ALGERIA: Algeria’s parliament is set to vote on Wednesday on a law declaring France’s colonization of the country a “state crime,” and demanding an apology and reparations.
The vote comes as the two countries are embroiled in a major diplomatic crisis, and analysts say that while Algeria’s move is largely symbolic, it could still be politically significant.
The bill states that France holds “legal responsibility for its colonial past in Algeria and the tragedies it caused,” according to a draft seen by AFP.
The proposed law “is a sovereign act,” parliament speaker Brahim Boughali was quoted by the APS state news agency as saying.
It represents “a clear message, both internally and externally, that Algeria’s national memory is neither erasable nor negotiable,” he added.
France’s colonization of Algeria from 1830 until 1962 remains a sore spot in relations between the two countries.
French rule over Algeria was marked by mass killings and large-scale deportations, all the way to the bloody war of independence from 1954-1962.

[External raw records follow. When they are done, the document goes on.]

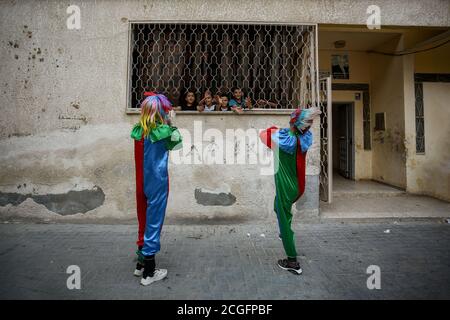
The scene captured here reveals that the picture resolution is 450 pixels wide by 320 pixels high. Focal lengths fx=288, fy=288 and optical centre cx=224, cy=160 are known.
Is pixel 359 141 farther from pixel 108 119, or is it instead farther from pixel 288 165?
pixel 108 119

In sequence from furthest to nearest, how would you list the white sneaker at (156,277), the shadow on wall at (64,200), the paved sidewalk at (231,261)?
the shadow on wall at (64,200) < the white sneaker at (156,277) < the paved sidewalk at (231,261)

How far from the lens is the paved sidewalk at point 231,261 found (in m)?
2.67

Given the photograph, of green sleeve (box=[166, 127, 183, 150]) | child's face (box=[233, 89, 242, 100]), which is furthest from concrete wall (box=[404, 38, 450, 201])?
green sleeve (box=[166, 127, 183, 150])

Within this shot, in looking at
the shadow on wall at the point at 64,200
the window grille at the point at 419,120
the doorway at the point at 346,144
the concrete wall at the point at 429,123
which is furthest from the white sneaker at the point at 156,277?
the doorway at the point at 346,144

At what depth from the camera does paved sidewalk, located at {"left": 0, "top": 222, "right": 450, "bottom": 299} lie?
2.67 metres

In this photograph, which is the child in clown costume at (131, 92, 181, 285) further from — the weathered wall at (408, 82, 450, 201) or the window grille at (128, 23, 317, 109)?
the weathered wall at (408, 82, 450, 201)

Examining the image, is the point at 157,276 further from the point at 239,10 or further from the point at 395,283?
the point at 239,10

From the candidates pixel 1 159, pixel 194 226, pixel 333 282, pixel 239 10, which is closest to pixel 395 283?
pixel 333 282

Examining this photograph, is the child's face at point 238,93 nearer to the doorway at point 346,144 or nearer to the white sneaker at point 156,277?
the white sneaker at point 156,277

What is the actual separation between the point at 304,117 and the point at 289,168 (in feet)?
1.83

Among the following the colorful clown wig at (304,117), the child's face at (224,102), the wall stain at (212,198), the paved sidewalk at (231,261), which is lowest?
the paved sidewalk at (231,261)

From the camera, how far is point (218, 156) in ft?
15.8

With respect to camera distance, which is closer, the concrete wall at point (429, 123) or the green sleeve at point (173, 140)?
the green sleeve at point (173, 140)

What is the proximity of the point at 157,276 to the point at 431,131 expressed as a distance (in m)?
6.74
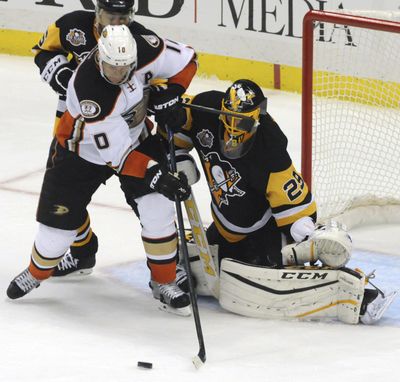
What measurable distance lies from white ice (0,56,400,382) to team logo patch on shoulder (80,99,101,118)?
2.31 feet

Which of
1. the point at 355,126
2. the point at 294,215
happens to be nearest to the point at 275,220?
the point at 294,215

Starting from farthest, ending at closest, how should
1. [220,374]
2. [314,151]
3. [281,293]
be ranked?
[314,151], [281,293], [220,374]

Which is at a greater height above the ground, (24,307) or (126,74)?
(126,74)

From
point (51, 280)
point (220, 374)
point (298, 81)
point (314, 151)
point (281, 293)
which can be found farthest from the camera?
point (298, 81)

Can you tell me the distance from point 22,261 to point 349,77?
1.71 metres

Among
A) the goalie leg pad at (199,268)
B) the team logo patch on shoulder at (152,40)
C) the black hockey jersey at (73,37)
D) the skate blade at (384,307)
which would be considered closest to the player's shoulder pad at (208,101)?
the team logo patch on shoulder at (152,40)

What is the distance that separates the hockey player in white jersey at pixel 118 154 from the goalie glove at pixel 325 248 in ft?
1.33

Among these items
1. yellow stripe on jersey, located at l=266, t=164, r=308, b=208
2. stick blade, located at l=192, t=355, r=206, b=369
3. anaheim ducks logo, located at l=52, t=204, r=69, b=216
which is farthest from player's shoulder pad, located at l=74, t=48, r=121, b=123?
stick blade, located at l=192, t=355, r=206, b=369

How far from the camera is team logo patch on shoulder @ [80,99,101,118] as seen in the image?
3.85 metres

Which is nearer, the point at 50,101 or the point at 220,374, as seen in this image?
the point at 220,374

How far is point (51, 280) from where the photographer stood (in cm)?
453

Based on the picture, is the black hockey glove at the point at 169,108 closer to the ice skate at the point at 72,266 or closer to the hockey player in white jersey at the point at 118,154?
the hockey player in white jersey at the point at 118,154

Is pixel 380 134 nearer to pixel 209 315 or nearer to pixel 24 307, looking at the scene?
pixel 209 315

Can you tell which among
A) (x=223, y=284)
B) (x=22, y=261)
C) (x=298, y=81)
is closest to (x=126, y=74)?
(x=223, y=284)
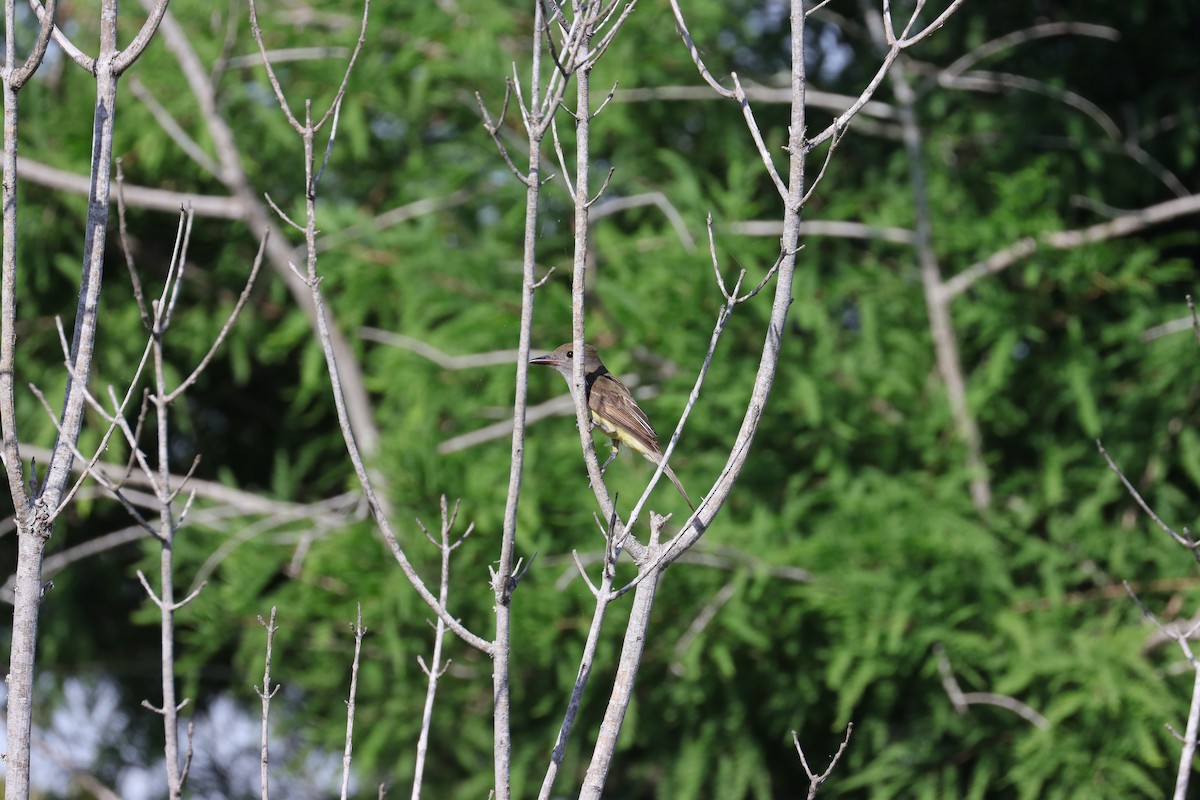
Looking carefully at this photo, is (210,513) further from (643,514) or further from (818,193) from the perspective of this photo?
(818,193)

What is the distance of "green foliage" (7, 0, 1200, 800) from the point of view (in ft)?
20.9

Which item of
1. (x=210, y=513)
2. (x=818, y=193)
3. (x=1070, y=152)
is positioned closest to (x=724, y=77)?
(x=818, y=193)

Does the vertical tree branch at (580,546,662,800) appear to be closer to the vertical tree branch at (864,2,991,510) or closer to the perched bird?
the perched bird

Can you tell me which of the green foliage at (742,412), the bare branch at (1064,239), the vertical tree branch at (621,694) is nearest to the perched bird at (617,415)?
the green foliage at (742,412)

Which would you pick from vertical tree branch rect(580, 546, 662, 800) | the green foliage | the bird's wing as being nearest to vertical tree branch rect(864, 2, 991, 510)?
the green foliage

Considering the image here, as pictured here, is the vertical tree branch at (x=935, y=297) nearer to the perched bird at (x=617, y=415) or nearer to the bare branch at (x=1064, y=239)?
the bare branch at (x=1064, y=239)

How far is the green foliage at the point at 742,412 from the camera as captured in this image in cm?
637

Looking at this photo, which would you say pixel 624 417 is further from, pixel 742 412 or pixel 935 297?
pixel 935 297

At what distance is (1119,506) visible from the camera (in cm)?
706

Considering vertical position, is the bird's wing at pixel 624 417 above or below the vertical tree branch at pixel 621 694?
above

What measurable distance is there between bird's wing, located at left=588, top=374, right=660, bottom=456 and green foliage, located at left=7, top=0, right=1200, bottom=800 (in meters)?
1.35

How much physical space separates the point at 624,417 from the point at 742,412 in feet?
5.58

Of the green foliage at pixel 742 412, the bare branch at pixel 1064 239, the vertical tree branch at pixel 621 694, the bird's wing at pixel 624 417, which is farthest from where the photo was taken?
Result: the bare branch at pixel 1064 239

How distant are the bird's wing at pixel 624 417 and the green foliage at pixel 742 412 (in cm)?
135
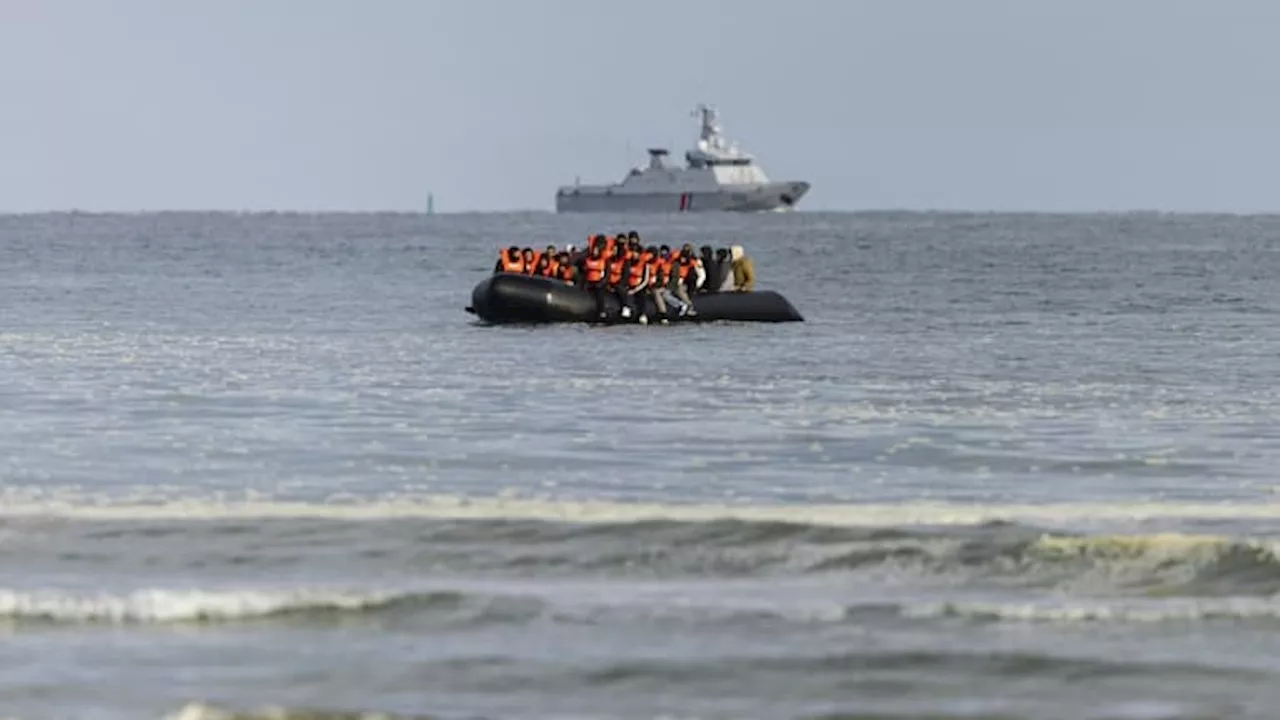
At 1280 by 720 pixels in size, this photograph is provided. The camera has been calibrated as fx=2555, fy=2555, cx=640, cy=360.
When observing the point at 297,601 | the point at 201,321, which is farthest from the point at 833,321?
the point at 297,601

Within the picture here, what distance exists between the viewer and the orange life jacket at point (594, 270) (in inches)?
1681

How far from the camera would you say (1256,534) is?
→ 16.7m

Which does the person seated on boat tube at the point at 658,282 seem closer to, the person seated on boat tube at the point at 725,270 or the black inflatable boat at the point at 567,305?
the black inflatable boat at the point at 567,305

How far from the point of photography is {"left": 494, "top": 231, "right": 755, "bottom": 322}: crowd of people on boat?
4247cm

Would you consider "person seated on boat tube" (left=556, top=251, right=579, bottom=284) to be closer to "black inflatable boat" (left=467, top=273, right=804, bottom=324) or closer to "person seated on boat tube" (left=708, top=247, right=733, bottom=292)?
"black inflatable boat" (left=467, top=273, right=804, bottom=324)

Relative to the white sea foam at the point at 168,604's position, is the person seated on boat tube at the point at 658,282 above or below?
above

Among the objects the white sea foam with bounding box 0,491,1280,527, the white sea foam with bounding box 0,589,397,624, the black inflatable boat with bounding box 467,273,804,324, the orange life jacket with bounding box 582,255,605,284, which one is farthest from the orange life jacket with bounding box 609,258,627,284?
the white sea foam with bounding box 0,589,397,624

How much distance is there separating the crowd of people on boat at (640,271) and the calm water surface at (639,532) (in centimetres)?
375

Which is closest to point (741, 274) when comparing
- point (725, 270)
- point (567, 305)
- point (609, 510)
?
point (725, 270)

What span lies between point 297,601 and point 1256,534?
652 centimetres

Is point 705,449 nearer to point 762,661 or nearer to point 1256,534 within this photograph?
point 1256,534

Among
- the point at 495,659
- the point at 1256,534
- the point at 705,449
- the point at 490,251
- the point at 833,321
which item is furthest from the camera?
the point at 490,251

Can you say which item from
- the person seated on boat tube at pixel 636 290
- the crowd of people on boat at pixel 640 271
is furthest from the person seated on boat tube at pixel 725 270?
the person seated on boat tube at pixel 636 290

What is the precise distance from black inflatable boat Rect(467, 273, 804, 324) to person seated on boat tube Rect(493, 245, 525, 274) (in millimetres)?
583
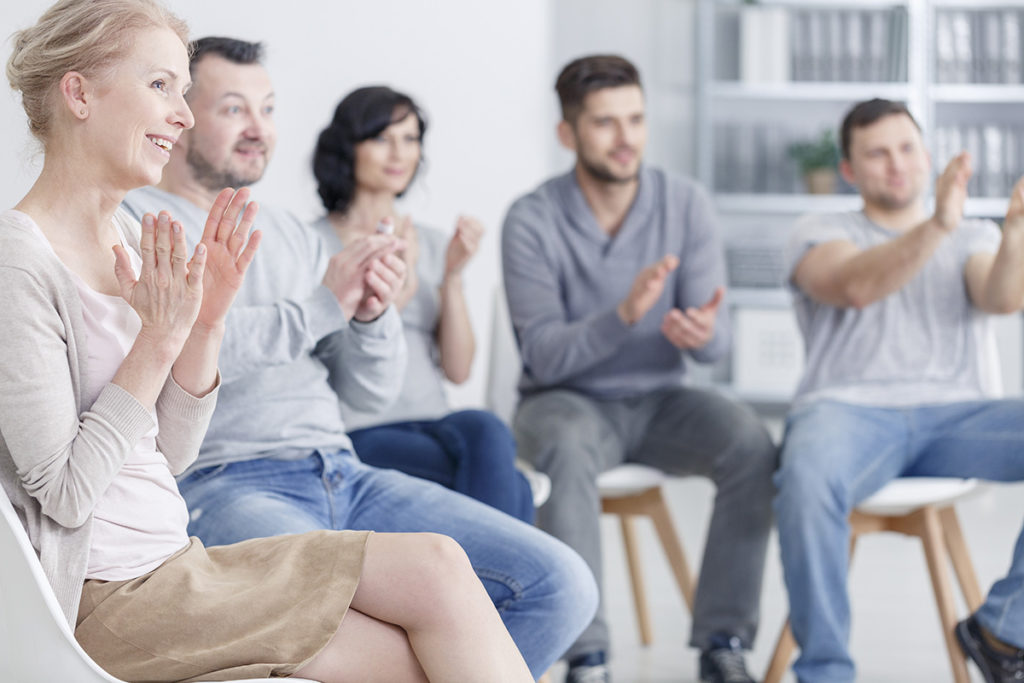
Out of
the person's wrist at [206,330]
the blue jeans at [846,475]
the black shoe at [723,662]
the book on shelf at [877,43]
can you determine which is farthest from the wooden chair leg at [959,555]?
the book on shelf at [877,43]

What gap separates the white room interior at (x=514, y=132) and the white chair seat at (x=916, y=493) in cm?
7

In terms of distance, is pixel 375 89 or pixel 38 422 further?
pixel 375 89

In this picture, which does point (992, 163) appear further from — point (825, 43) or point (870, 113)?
point (870, 113)

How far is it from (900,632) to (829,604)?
0.67 meters

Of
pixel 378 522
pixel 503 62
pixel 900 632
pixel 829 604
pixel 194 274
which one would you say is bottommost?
pixel 900 632

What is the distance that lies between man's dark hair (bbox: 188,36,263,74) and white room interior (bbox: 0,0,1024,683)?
0.17ft

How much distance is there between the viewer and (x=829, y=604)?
6.51ft

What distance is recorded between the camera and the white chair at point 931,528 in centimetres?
207

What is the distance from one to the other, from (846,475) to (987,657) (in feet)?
1.24

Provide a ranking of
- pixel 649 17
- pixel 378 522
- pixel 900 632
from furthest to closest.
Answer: pixel 649 17 → pixel 900 632 → pixel 378 522

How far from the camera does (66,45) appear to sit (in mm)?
1105

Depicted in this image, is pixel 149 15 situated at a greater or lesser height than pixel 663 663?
greater

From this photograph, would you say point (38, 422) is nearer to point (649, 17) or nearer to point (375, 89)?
point (375, 89)

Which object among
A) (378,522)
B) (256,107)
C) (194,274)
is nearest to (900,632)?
(378,522)
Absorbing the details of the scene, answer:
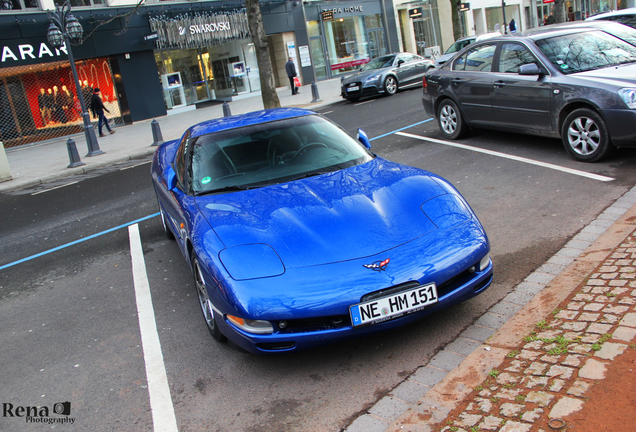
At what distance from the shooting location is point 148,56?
24547mm

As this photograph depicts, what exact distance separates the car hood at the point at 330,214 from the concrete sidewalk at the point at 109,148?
34.4 feet

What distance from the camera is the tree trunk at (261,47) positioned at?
16.9 metres

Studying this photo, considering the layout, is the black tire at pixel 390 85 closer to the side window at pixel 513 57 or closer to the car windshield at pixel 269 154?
the side window at pixel 513 57

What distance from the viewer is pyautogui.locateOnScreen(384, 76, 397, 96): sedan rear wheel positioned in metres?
19.3

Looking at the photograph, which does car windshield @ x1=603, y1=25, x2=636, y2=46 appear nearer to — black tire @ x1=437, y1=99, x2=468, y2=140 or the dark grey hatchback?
the dark grey hatchback

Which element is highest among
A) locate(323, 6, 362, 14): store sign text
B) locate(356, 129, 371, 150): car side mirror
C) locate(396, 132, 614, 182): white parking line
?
locate(323, 6, 362, 14): store sign text

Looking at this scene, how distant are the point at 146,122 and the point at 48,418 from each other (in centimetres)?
2195

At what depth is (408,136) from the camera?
35.2 ft

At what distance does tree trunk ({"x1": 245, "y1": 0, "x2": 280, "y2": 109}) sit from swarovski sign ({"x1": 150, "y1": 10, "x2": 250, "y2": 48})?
28.5ft

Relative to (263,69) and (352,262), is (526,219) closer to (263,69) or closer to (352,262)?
(352,262)

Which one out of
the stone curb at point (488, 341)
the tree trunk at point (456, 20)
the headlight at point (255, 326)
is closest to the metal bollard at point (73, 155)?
the headlight at point (255, 326)

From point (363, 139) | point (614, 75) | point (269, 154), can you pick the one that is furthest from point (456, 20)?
point (269, 154)

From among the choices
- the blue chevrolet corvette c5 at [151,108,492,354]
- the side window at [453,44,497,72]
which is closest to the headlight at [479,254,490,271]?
the blue chevrolet corvette c5 at [151,108,492,354]

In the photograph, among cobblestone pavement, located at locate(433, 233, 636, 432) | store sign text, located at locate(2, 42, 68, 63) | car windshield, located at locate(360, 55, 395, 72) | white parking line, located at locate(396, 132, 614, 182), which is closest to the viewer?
cobblestone pavement, located at locate(433, 233, 636, 432)
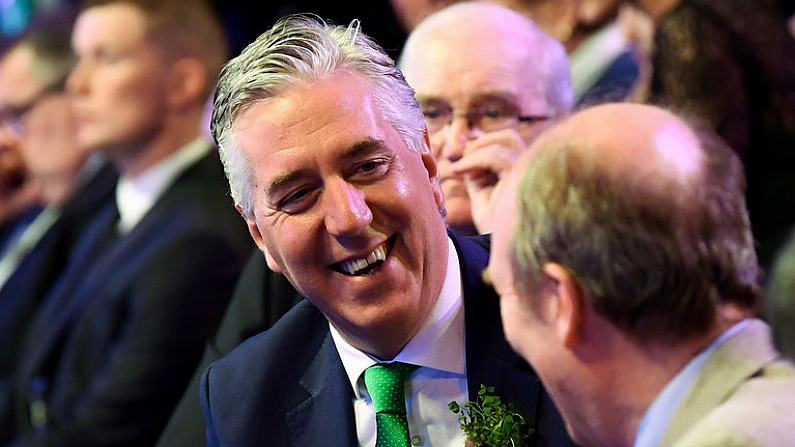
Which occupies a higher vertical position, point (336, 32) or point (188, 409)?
point (336, 32)

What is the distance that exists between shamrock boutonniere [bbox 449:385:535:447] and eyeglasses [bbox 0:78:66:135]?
11.0 feet

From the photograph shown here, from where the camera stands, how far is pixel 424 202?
2076 mm

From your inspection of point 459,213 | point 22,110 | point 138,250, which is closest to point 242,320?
point 459,213

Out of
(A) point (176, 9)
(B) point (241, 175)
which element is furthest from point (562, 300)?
(A) point (176, 9)

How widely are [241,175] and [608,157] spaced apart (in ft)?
2.74

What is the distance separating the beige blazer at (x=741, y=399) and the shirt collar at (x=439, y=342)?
65 cm

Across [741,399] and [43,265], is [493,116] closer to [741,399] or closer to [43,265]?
A: [741,399]

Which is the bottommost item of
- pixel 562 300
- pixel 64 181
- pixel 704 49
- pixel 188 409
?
pixel 64 181

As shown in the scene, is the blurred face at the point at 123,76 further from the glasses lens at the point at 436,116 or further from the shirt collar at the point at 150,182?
the glasses lens at the point at 436,116

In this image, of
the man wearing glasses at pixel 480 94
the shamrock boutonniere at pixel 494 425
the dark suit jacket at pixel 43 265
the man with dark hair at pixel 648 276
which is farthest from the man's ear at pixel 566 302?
the dark suit jacket at pixel 43 265

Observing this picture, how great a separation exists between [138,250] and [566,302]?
2.17m

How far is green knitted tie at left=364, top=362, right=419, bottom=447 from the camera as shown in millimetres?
2090

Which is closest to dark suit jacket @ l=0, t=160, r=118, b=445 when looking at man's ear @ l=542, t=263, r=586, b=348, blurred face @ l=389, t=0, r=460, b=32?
blurred face @ l=389, t=0, r=460, b=32

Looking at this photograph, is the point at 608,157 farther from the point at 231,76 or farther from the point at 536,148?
the point at 231,76
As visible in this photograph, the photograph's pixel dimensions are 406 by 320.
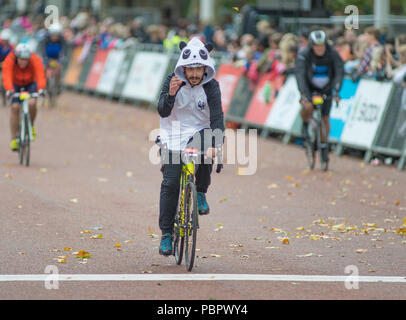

Algeria says the war killed 1.5 million people, while French historians put the death toll lower at 500,000 in total, 400,000 of them Algerian.
French President Emmanuel Macron has previously acknowledged the colonization of Algeria as a “crime against humanity,” but has stopped short of offering an apology.
Asked last week about the vote, French foreign ministry spokesman Pascal Confavreux said he would not comment on “political debates taking place in foreign countries.”
Hosni Kitouni, a researcher in colonial history at the University of Exeter in the UK, said that “legally, this law has no international scope and therefore is not binding for France.”
But “its political and symbolic significance is important: it marks a rupture in the relationship with France in terms of memory,” he said.